Can the UN rescue Iraq?

The implications of the Bush administration’s new Iraq strategy are still sinking in. Two of the most interesting comments I’ve read recently are from Dan Plesch and Niall Ferguson. Plesch argues, all too persuasively I’m afraid, that the Bush administration is gearing up for a military clash with Iran.

That’s a subject I’ll come back to - probably next week. In the meantime, I want to discuss Ferguson’s argument that the United Nations should take over from the United States in policing Iraq. Coming from a conservative historian, noted for his sympathy with the idea of an "imperial" America and his distrust of international institutions, this is a very striking conclusion. In fact Ferguson himself writes: "I never thought I would see myself write these words, but here goes: Call off the green berets. It’s time to send in the blue helmets."

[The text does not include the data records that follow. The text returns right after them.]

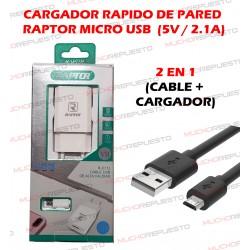 CARGADOR ALIMENTACION RAPIDO DE PARED CON CABLE MICROUSB - 5V 2.1A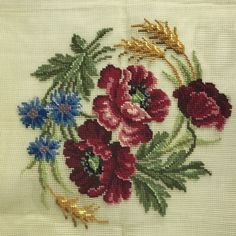 Embroidery Roses Vintage Preworked Needlepoint Canvas Roses Flowers x Prismacolor - Cross Stitch Cards, Cross Stitch Rose, Cross Stitch Flowers, Cross Stitching, Rose Embroidery, Cross Stitch Embroidery, Cross Stitch Designs, Cross Stitch Patterns, Hand Embroidery Tutorial
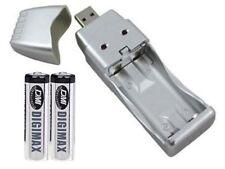 USB AA/AAA BATTERY CHARGER & 2 x AA (LR6) 800 mAh BATTS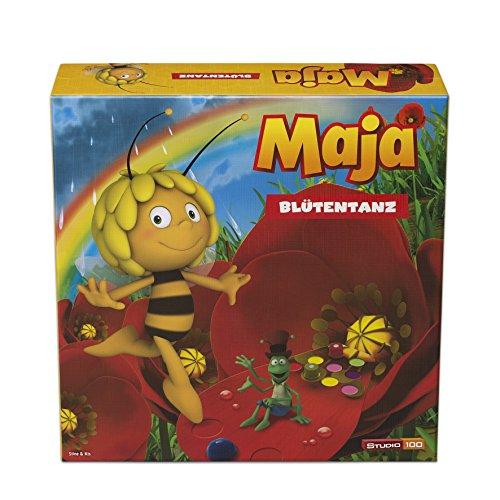 Studio 100 MEMA00001360 - Die Biene Maja: Brettspiel Blütentanz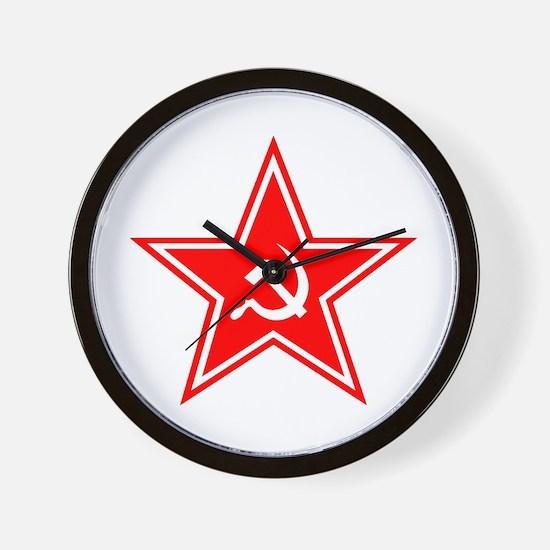 Red Soviet Wall Clock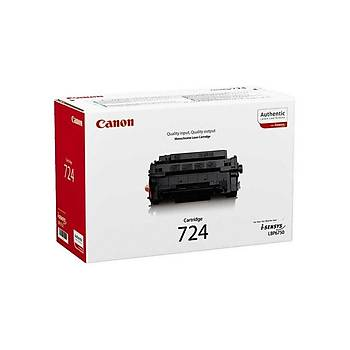 Canon CRG-724 Toner Kartuþ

Well, I guess the debacle in Iraq is causing all sorts of interesting intellectual somersaults. And, as is only to be expected, Ferguson’s gymnastics are particularly elegant.

He makes a fair point when he argues that those people who are essentially arguing for American withdrawal have too often failed to face upto the implications of the kind of civil and regional conflicts that might be unleashed in the wake of an American pull-out. I’d probably plead guilty to that myself.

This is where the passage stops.